Bukan hanya yoga yang memiliki asal-usul holistik dan anti-kapitalis. “Mindfulness” dalam ajaran Buddha dan Abrahamik menekankan pentingnya membuang jauh ego dan bersikap penuh kasih terhadap semua makhluk hidup. Tapi sekarang, orang mempraktikannya untuk melepas stres dan meningkatkan fokus kerja.
Kepercayaan spiritual masyarakat adat sering berakar pada kesadaran komunal dan ekologis. Mereka menghormati dan menghargai bumi, karena itulah mereka dikenal sebagai penjaga dan pelindung tanah. Ritual membakar daun sage tidak ada hubungannya dengan “membersihkan energi negatif” yang digaungkan industri wellness modern. Masyarakat adat melakukannya sebagai terapi pengobatan, serta dalam upacara dan ritual pemujaan terhadap bumi. Sayangnya, kapitalisme asal mencomot praktiknya dan menghilangkan konteks-konteks ini.
Banyak produk self-care modern yang tidak mementingkan kelestarian bumi. Tak sedikit merek athleisure populer yang masuk kategori “Kurang Bagus” di Good On You. Platform ini menilai merek berdasarkan dampaknya terhadap manusia, planet dan hewan. Rupanya, produk-produk yang diklaim bagus untuk kesehatan dan perawatan diri tidak berkomitmen membantu penurunan emisi atau memberikan upah yang layak bagi para pekerjanya.
Kristal favorit penganut wellness macam rose quartz dan amethyst sering kali diperoleh secara tidak etis, kecuali dinyatakan sebaliknya.

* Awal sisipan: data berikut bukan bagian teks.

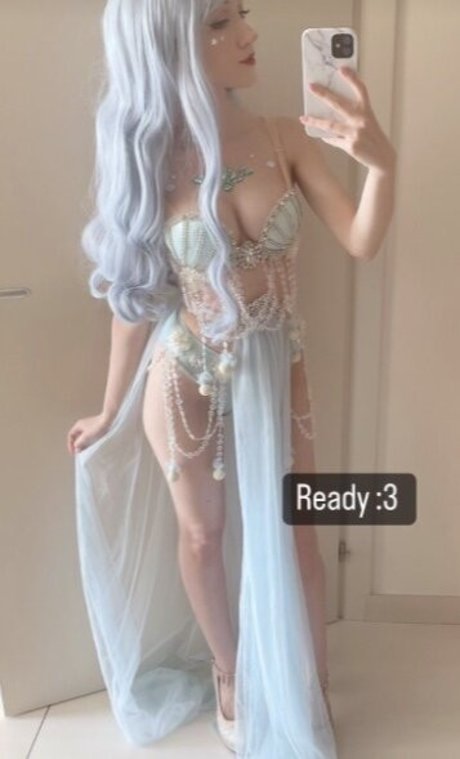 Yuuforia pretty actress img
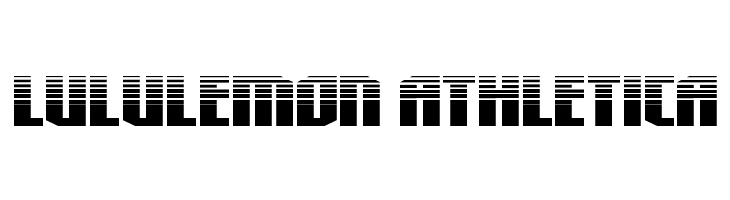 Hero Worship Halftone  Descarca Fonturi Gratis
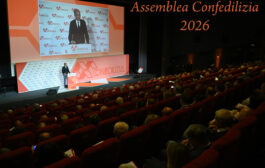 Assemblea 2026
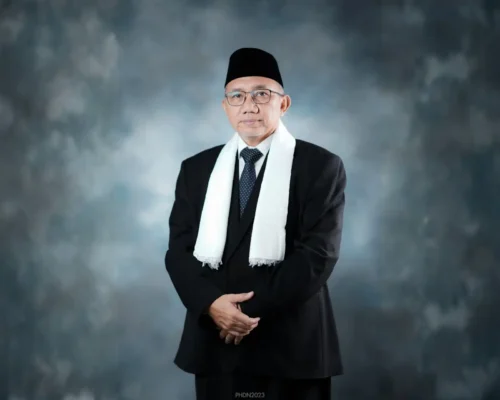 Konten Etnografi and Blended Learning: Pendekatan Komprehensif untuk Mengatasi Intoleransi di Lingkungan Perguruan Tinggi Konten Etnografi and Blended Learning: Pendekatan Komprehensif untuk Mengatasi Intoleransi di Lingkungan Perguruan Tinggi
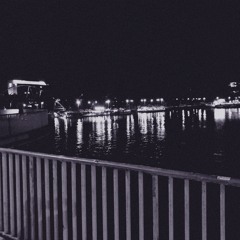 2am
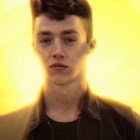 I.V fait ses premiers pas avec "Louder"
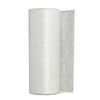 İPSAN BALONCUKLU NAYLON 120 CM 2.KALİTE(M2 110 GR)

Laporan investigasi The Guardian mengungkapkan industri kristal menjalankan penambangan yang berbahaya tanpa regulasi yang jelas. Gaji para penambangnya pun di bawah rata-rata.

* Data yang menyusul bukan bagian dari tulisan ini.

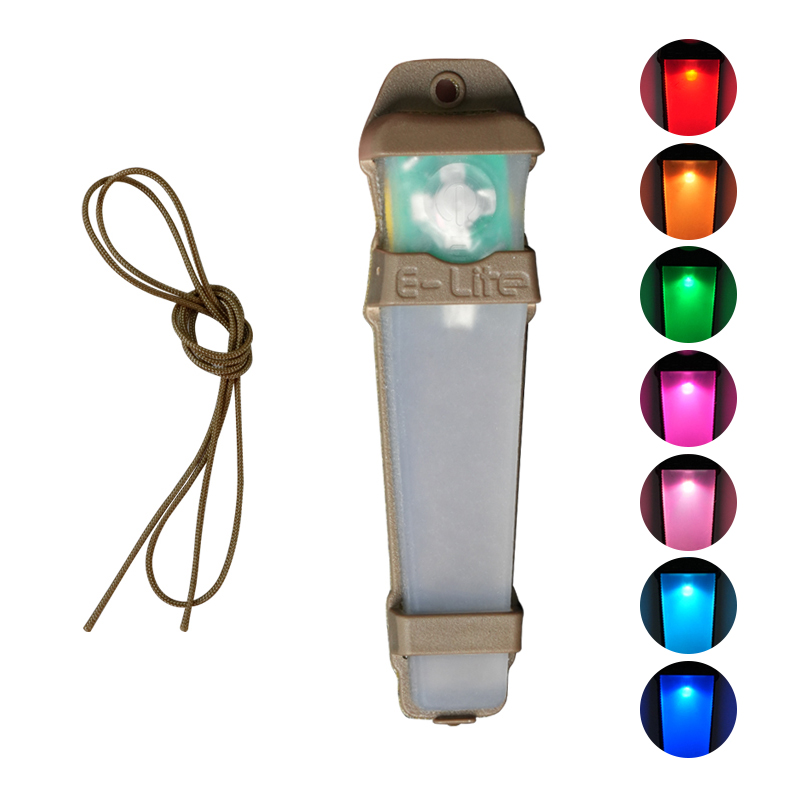 BOOIU Tactical Helmet Light Se - đánh giá và giá Qc Hunting & Outdoor Sports Wantagh Ny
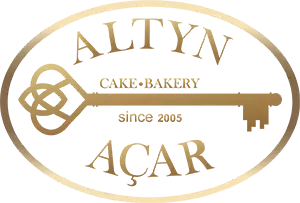 Altyn açar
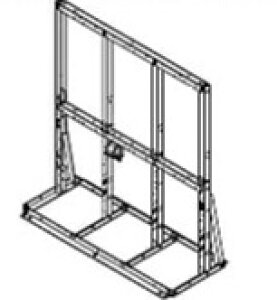 p[pX  ށyMDK-S31-50zБ3|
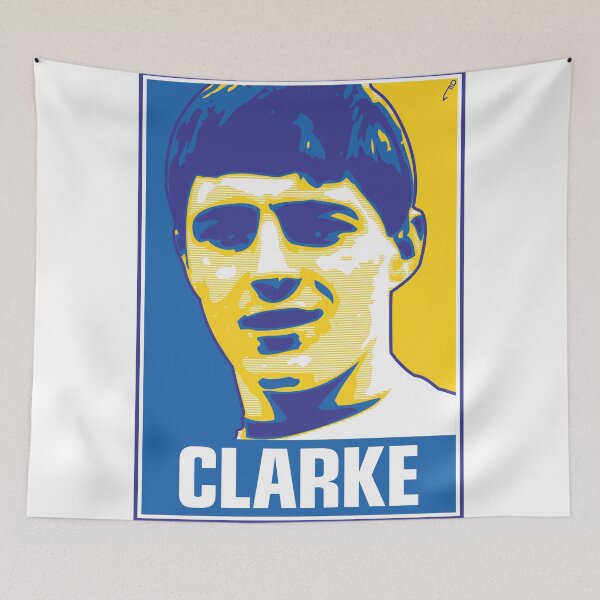 Item preview, Clarke designed and sold by DFA.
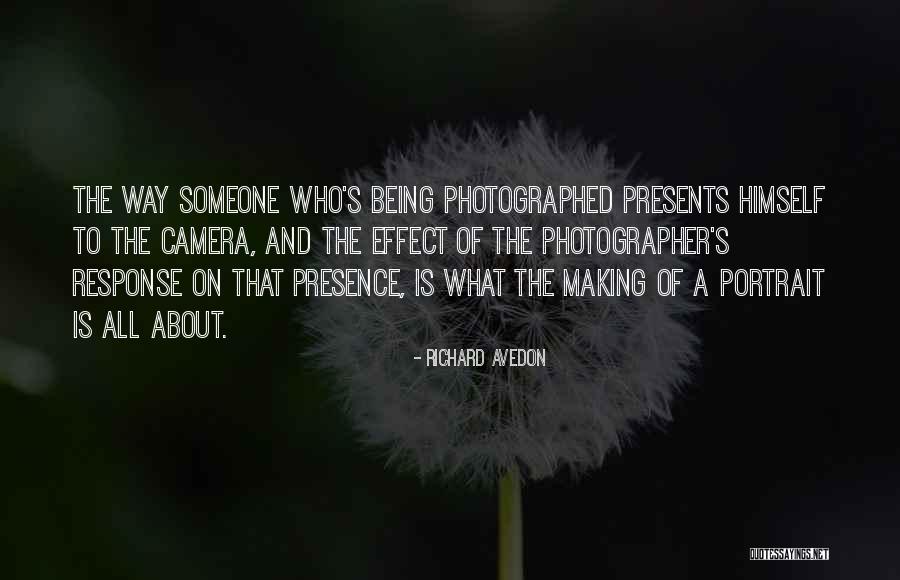 Kolkata Stock Exchange Quotes By Richard Avedon Kolkata Stock Exchange Quotes By Richard Avedon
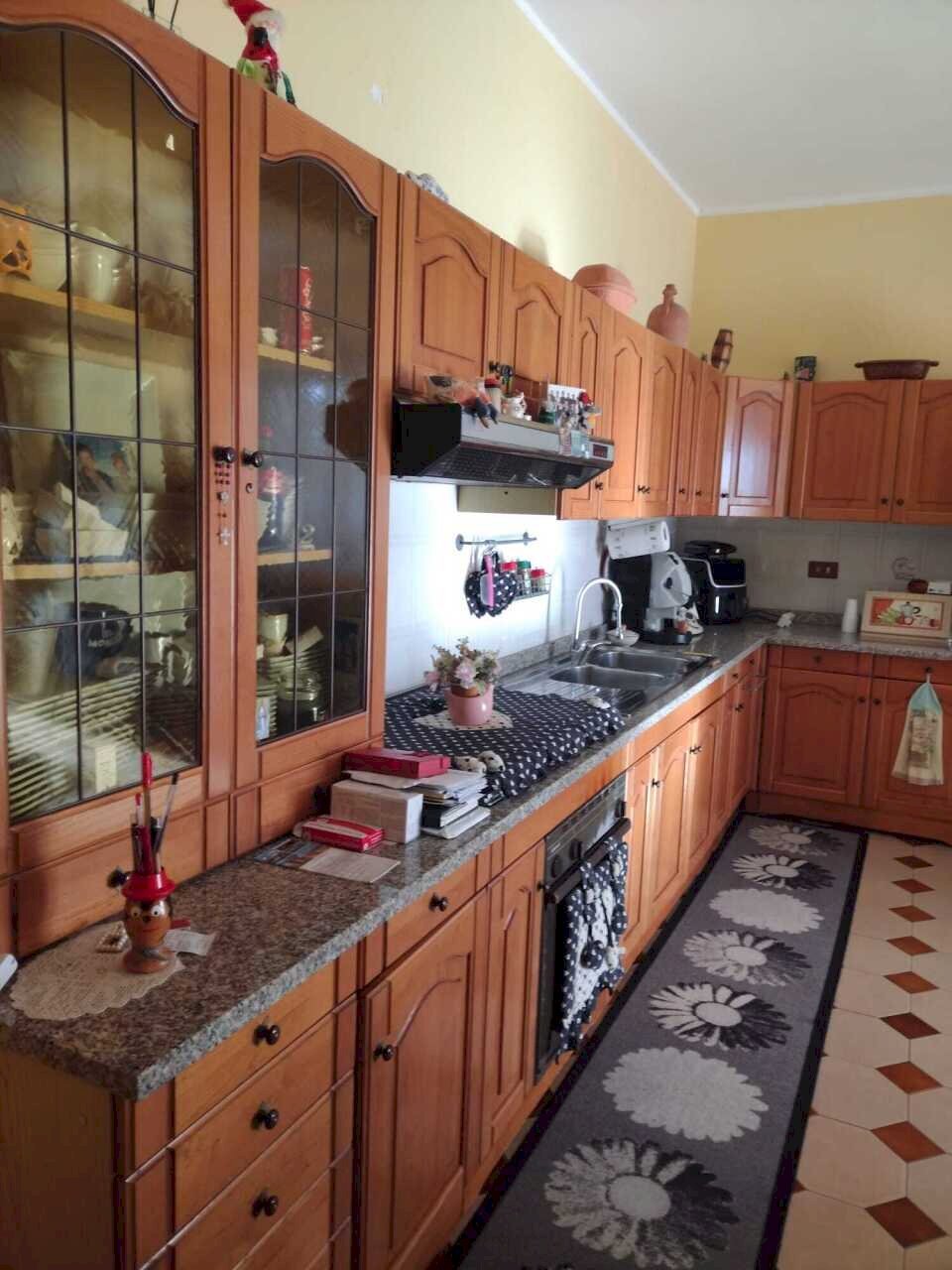 7148149e-70db-4c9b-9a23-ec07a83a34df.jpg - Appartamento Via Tagliamento 30, Solarino - foto 3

Praktik wellness modern terlalu fokus pada perawatan diri sampai-sampai mereka lupa untuk peduli dengan hal lain, seperti bumi. Jadi tidak heran kenapa semua uang yang kita keluarkan untuk merawat diri dan meningkatkan kualitas hidup tidak membuat dunia ini lebih baik. Tidak aneh kalau bencana iklim semakin memburuk.
Lalu apa yang harus kita lakukan untuk memperbaikinya? Kalian bisa memulai dengan mencari produk wellness yang sumbernya berkelanjutan, serta mengakui dari mana praktik wellness itu berasal—sebagai individu dan di industri. Kita juga perlu melihat ke dalam, melepaskan diri dari budaya wellness dan self-care yang terkomodifikasi dengan tidak memikirkan praktik-praktik ini sebagai sesuatu yang wajib kita konsumsi. Lebih baik jika kalian belajar dari praktisi holistik, lepas dari materialisme, dan lebih memedulikan sesama dan lingkungan. Untuk memperbaiki diri sendiri, kita juga harus menyembuhkan satu sama lain dan planet ini.